HINTS AND WARNINGS
1) The error messages for invalid specifications of quantities for
the plot programs are not very specific. You should remember that
quantities may be scalars or arrays, or sometimes either. If the
quantity you want is an array, you have to include a "@" character.
To further complicate matters, some quantities take numeric modifiers,
which are distinct from array indexes. See quantities.doc and the
specific documentation on quantities for each application for more
details.
2) Some confusion is possible regarding hyperparameter values because
they can be looked at in three ways: as standard deviations (widths),
as variances (squares of the standard deviations), and as precisions
(inverse variances). In particular, note that although the priors
for hyperparameters are described in terms of Gamma distributions for
the precisions, their scale is specified in the net-spec and
model-spec commands in terms of the corresponding standard deviations.

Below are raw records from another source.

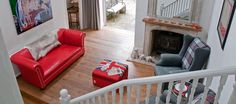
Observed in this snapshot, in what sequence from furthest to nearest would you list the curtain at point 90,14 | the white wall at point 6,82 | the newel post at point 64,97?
the curtain at point 90,14
the newel post at point 64,97
the white wall at point 6,82

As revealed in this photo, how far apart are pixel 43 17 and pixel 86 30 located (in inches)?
86.9

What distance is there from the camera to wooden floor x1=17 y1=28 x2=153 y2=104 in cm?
444

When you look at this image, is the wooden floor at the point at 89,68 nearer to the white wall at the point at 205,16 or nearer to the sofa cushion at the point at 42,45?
the sofa cushion at the point at 42,45

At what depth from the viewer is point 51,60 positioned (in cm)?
482

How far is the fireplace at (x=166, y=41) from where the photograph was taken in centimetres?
544

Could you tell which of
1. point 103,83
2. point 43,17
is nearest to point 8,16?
point 43,17

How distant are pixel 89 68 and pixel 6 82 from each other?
458cm

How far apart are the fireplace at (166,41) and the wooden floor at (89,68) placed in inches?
29.2

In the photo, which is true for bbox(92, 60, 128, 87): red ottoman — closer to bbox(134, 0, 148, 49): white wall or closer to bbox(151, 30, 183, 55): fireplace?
bbox(134, 0, 148, 49): white wall

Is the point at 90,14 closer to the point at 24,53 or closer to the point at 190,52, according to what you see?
the point at 24,53

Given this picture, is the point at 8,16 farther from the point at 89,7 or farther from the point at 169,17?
the point at 169,17

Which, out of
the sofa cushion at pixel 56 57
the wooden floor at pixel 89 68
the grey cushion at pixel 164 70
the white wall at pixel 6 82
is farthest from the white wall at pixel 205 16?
the white wall at pixel 6 82

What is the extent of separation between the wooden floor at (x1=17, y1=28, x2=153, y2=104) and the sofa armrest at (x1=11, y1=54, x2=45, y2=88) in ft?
0.80

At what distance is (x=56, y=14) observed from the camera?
564 centimetres
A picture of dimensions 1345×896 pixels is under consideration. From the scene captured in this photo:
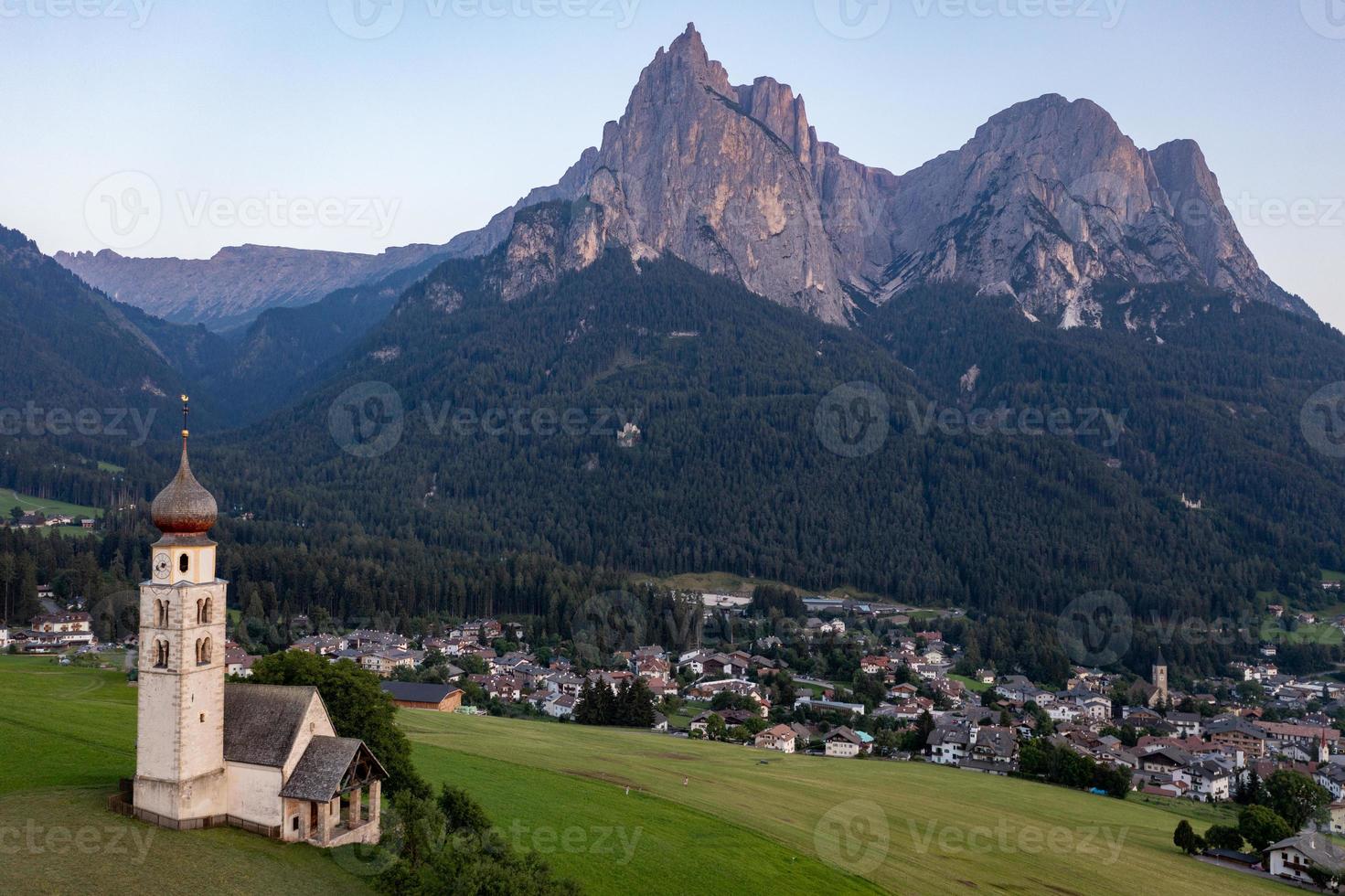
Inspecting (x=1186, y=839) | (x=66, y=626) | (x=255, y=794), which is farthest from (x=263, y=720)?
(x=66, y=626)

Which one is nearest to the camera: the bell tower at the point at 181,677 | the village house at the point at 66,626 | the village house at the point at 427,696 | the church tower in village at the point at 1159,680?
the bell tower at the point at 181,677

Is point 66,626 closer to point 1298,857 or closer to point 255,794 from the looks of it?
point 255,794

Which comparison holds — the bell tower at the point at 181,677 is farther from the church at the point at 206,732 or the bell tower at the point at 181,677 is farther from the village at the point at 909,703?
the village at the point at 909,703

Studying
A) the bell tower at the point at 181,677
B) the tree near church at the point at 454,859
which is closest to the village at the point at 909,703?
the tree near church at the point at 454,859

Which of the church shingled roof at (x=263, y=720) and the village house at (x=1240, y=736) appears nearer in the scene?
the church shingled roof at (x=263, y=720)

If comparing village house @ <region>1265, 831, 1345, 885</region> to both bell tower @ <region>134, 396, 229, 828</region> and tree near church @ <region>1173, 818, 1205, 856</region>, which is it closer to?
tree near church @ <region>1173, 818, 1205, 856</region>
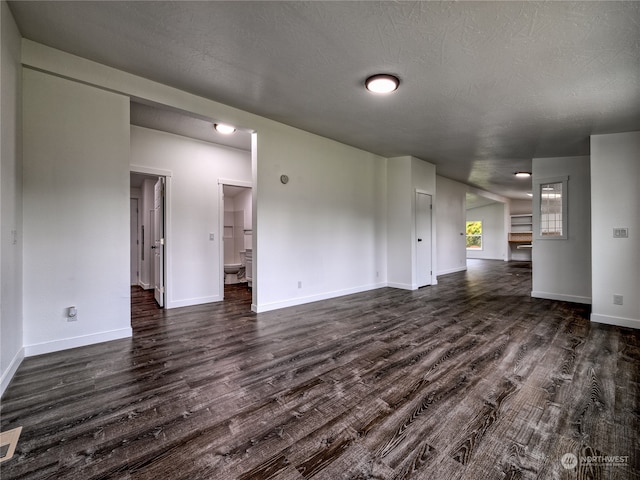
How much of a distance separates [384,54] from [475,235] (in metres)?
12.9

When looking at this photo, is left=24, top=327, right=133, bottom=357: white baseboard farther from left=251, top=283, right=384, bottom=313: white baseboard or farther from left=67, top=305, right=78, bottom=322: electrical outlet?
left=251, top=283, right=384, bottom=313: white baseboard

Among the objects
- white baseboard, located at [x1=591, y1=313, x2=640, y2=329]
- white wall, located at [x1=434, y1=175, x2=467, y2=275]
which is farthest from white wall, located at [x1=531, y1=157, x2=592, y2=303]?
white wall, located at [x1=434, y1=175, x2=467, y2=275]

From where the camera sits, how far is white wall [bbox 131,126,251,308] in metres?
4.36

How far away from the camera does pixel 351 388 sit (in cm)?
209

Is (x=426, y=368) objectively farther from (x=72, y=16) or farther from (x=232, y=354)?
(x=72, y=16)

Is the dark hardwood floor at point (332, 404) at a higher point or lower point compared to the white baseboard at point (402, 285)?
lower

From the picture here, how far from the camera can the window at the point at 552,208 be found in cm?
502

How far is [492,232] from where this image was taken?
12500mm

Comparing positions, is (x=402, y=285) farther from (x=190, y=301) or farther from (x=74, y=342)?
(x=74, y=342)

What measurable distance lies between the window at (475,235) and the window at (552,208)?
8368 millimetres

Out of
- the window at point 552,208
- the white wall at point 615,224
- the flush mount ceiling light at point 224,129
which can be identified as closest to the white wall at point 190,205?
the flush mount ceiling light at point 224,129

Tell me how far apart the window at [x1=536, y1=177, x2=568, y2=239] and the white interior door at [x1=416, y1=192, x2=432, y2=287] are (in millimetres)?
1970

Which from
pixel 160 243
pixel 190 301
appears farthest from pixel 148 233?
pixel 190 301

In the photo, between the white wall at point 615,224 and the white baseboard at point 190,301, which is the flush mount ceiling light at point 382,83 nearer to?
the white wall at point 615,224
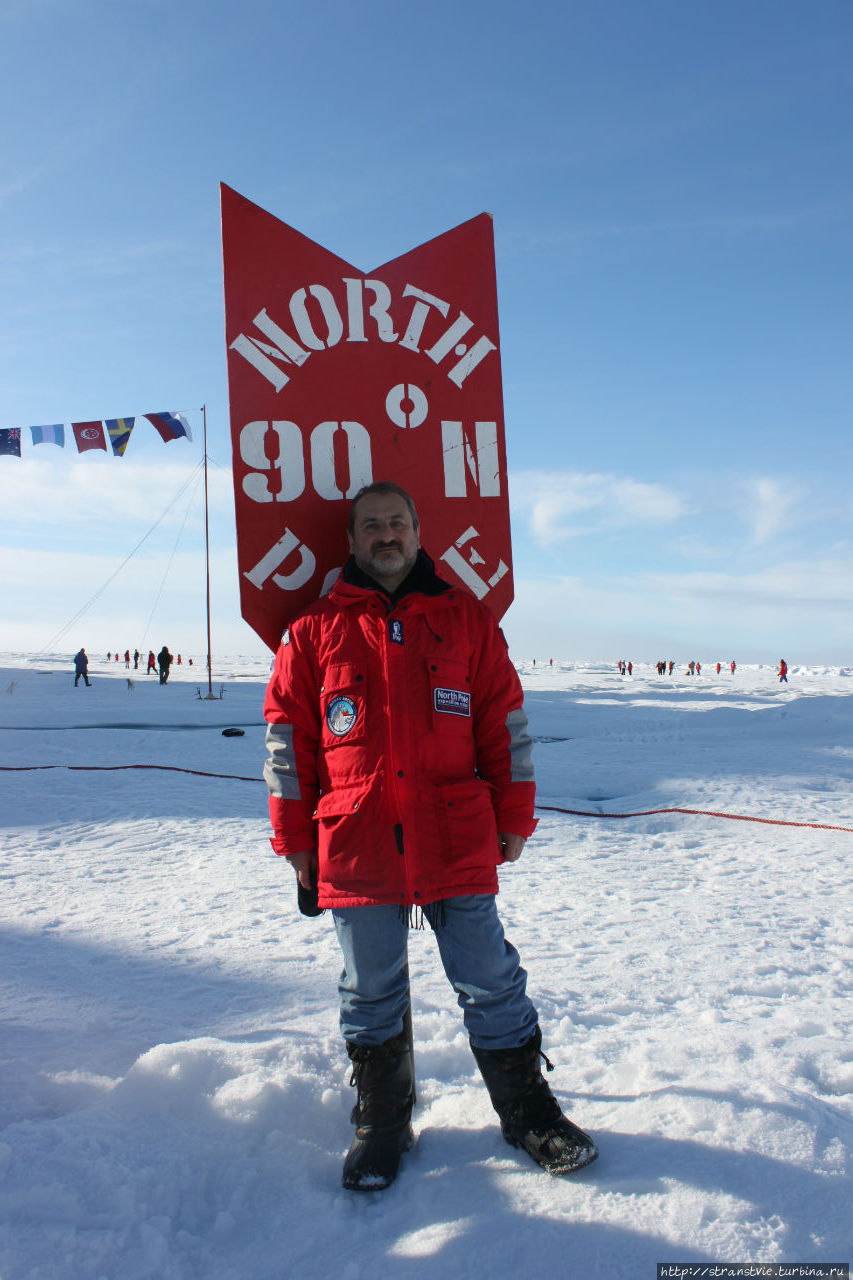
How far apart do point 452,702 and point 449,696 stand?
2 centimetres

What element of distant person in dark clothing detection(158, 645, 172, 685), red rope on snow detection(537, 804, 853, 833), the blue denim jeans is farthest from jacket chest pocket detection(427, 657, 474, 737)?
distant person in dark clothing detection(158, 645, 172, 685)

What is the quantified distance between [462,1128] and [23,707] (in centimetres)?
1703

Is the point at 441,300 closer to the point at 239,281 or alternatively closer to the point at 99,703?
the point at 239,281

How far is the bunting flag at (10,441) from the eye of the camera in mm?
17297

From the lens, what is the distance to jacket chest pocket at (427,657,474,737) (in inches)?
84.7

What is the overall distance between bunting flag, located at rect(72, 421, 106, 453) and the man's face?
16.2 m

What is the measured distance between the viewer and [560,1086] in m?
2.38

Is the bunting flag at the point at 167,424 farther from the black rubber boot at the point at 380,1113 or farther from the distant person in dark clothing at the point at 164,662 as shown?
the black rubber boot at the point at 380,1113

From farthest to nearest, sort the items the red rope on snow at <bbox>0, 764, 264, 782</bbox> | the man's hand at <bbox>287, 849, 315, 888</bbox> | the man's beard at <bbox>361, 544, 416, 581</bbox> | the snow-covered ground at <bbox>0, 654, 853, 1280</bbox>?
1. the red rope on snow at <bbox>0, 764, 264, 782</bbox>
2. the man's beard at <bbox>361, 544, 416, 581</bbox>
3. the man's hand at <bbox>287, 849, 315, 888</bbox>
4. the snow-covered ground at <bbox>0, 654, 853, 1280</bbox>

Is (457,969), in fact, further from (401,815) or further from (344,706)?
(344,706)

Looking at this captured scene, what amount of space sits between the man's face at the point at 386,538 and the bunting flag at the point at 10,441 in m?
17.8

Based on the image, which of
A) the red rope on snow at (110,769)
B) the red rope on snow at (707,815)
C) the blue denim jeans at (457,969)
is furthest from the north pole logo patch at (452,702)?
the red rope on snow at (110,769)

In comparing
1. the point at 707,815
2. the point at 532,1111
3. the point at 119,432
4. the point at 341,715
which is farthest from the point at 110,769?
the point at 119,432

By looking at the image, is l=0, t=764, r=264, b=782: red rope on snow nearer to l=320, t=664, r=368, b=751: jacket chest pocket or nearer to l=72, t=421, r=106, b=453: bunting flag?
l=320, t=664, r=368, b=751: jacket chest pocket
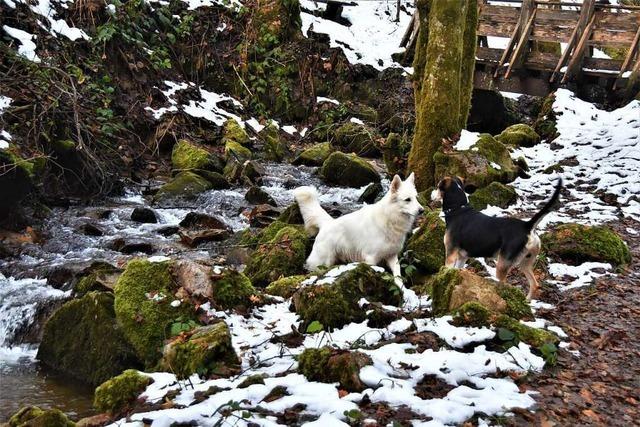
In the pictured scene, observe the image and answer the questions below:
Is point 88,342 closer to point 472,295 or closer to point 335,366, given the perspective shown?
point 335,366

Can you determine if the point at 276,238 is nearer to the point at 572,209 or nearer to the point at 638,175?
the point at 572,209

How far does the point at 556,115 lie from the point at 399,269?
1067 cm

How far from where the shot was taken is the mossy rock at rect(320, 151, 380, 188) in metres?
14.3

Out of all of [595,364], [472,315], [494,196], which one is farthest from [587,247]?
[472,315]

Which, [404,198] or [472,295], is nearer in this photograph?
[472,295]

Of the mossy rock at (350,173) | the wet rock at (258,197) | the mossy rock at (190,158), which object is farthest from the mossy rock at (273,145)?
the wet rock at (258,197)

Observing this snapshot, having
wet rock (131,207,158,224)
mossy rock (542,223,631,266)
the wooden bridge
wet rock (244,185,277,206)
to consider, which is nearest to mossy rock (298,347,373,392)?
mossy rock (542,223,631,266)

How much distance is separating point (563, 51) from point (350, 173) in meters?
7.37

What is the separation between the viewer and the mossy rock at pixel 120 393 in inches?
162

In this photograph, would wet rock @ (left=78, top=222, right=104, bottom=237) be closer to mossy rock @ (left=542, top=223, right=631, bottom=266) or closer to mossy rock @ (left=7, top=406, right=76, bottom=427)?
mossy rock @ (left=7, top=406, right=76, bottom=427)

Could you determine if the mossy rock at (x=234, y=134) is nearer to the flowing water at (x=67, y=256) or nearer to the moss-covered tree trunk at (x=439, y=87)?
the flowing water at (x=67, y=256)

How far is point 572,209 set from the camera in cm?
1042

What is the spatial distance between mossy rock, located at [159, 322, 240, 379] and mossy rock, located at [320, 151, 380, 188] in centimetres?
993

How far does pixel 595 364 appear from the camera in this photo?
15.8 ft
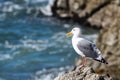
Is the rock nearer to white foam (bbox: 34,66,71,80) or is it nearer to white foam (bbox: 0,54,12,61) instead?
white foam (bbox: 34,66,71,80)

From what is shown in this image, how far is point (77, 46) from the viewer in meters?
14.2

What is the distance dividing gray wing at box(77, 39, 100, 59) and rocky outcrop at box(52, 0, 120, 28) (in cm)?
2492

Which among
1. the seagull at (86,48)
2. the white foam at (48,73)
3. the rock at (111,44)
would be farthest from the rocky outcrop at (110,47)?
the seagull at (86,48)

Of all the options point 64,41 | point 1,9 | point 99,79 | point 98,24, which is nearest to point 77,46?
point 99,79

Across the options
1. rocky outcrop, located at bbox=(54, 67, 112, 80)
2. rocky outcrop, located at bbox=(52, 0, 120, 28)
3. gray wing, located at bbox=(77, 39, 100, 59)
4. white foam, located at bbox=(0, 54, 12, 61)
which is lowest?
rocky outcrop, located at bbox=(54, 67, 112, 80)

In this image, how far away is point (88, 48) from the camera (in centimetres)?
1401

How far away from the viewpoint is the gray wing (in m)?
13.8

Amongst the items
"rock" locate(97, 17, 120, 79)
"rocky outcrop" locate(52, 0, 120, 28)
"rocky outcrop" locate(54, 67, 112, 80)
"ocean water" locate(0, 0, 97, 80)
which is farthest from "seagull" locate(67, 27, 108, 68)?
"rocky outcrop" locate(52, 0, 120, 28)

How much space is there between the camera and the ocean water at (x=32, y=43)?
31.2m

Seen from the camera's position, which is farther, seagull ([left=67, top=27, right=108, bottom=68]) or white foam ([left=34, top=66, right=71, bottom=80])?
white foam ([left=34, top=66, right=71, bottom=80])

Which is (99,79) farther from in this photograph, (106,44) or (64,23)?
(64,23)

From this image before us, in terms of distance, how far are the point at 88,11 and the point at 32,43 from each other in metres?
6.02

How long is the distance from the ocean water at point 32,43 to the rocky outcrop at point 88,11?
2.50 feet

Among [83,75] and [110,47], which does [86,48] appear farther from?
[110,47]
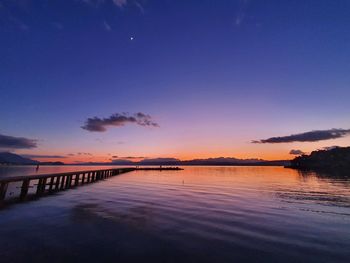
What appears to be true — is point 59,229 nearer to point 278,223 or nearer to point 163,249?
point 163,249

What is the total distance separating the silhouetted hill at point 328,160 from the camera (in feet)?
543

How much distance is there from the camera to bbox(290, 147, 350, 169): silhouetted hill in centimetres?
16538

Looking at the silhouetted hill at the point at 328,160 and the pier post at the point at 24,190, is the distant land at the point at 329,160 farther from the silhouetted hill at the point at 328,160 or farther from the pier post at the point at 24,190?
the pier post at the point at 24,190

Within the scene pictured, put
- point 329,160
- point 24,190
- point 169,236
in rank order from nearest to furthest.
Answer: point 169,236 → point 24,190 → point 329,160

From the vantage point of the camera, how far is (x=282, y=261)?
830cm

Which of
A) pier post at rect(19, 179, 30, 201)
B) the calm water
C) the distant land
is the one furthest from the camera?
the distant land

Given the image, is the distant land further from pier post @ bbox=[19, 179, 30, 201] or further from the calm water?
pier post @ bbox=[19, 179, 30, 201]

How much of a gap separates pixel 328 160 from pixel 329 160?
1.01 metres

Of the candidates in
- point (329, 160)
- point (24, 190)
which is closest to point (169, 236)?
point (24, 190)

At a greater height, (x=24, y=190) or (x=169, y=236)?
(x=24, y=190)

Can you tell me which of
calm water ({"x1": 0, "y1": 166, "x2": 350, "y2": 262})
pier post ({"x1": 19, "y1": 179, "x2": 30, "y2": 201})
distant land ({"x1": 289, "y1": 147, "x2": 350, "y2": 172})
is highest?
distant land ({"x1": 289, "y1": 147, "x2": 350, "y2": 172})

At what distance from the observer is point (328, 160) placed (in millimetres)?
175750

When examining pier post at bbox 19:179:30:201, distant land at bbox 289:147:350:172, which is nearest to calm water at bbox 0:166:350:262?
pier post at bbox 19:179:30:201

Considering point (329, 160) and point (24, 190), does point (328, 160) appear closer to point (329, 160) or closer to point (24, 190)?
point (329, 160)
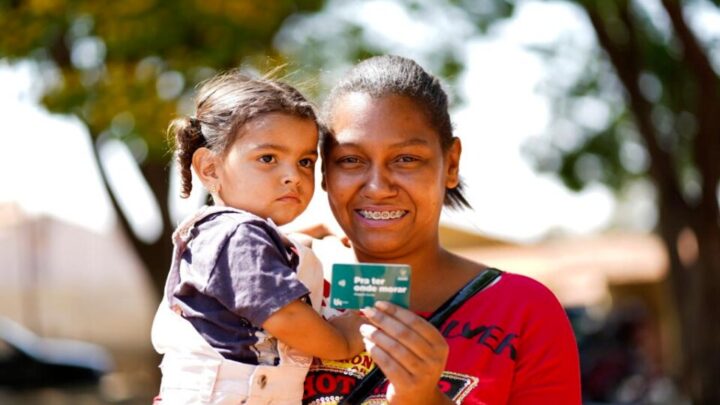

3) When there is a single output unit in a network, a specification of
the form "w:a:b" for the hidden-to-output weights is mathematically
equivalent to one of the form "w:a::b". The two specifications
differ computationally, however. In the "w:a:b" form, lower-level
hyperparameters that each control a single weight are explicitly
represented; with "w:a::b", equivalent hyperparameters exist
mathematically, but are not represented explicitly. The "w:a:b"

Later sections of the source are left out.